Some of the best advice I’ve ever gotten was to have an opinion. When I was twenty-five or so, I wrote a play called Making Strangers about a breakup in real-time. The two characters were played by five rotating actors, intended to let me and the audience examine shifting power dynamics as gender, race, sexuality, and other identities changed. I met with the founder of a theatre company days later who had come to see the show. He told me that it sounded like I had something to say, but I was holding back. He was right. I had prioritized making the piece universally accessible at the expense of specificity, which I know as a consumer of art is where the deepest resonance can be. Somehow in my own work, I was struggling to apply that principle of specificity.

I grew up studying classical piano with Russian teachers, with a major emphasis on music theory. I aced my Certificate of Merit exams but had no voice of my own. I could sight-read well, and could play Chopin, Bach, Mozart, and the like. But where was I? I was not encouraged to make music at all, let alone make music I liked. Experimentation was not on the table. This approach to music either caused or affirmed (chicken or egg?) my search for ‘the right way.’ There’s some room for expression in classical music, but you’re really just supposed to play it as it’s written. My feeling was that if I could play it perfectly, that would be success and would mean I was good enough. 

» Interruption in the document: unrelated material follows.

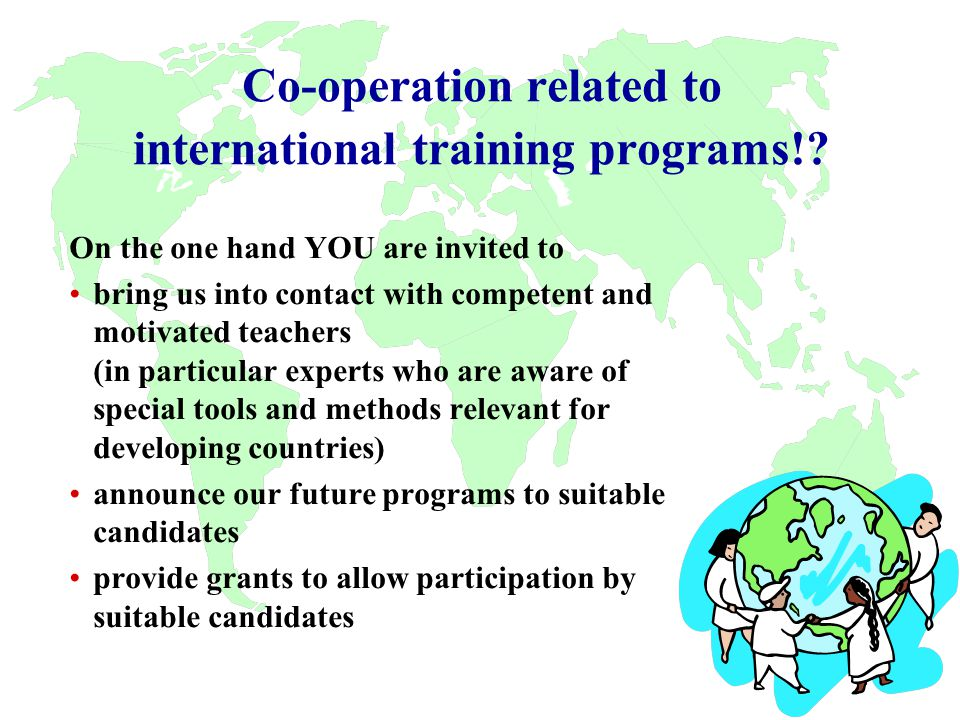 Co-operation related to international training programs!.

I’ve now been working with a music teacher for a couple of years who frequently has me play a chord progression backwards, play the majors in minors and the minors in minor sevenths and the sevenths in a higher key, and then she asks me which I like best.

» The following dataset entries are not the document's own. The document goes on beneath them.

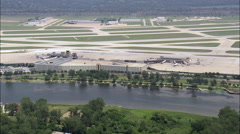 Landing At Omaha Airport Stock Footage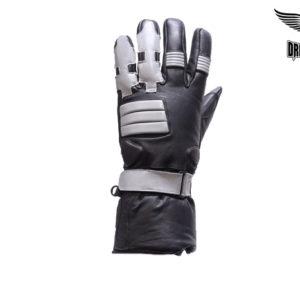 Full Finger Motorcycle Gloves With Gel & Velcro Strap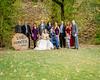 20181006-Benjamin_Peters_&_Evelyn_Calvillo_Wedding-Log_Haven_Utah (3207)Moose1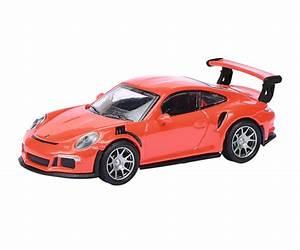 Porsche 911 Modelle : porsche 911 991 gt3 rs orange 1 87 edition 1 87 pkw ~ Kayakingforconservation.com Haus und Dekorationen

There’s so much power in that question: “Which do you prefer?”

I have to check-in, I have to ask myself how it feels, I have to form an opinion. That requires me to value my own subjective reality. I have to have a healthy relationship with my ego in order to believe that what I feel matters to anyone other than me. It’s a deep attunement to myself that allows me to feel and follow the pleasure. 

This is where I believe magic exists. The attunement with myself helps me attune to others and my surroundings. This deep listening lets us hear the messages from our body, which holds ancestral wisdom that we experience as intuition. 

So having read this How-To article, how do you feel? Do you see yourself reflected in this piece? Note the sensations in your body as you’re arriving at the end. Form an opinion. Do you feel like I’m talking to you? What of this article will you take with you, and what will you leave behind?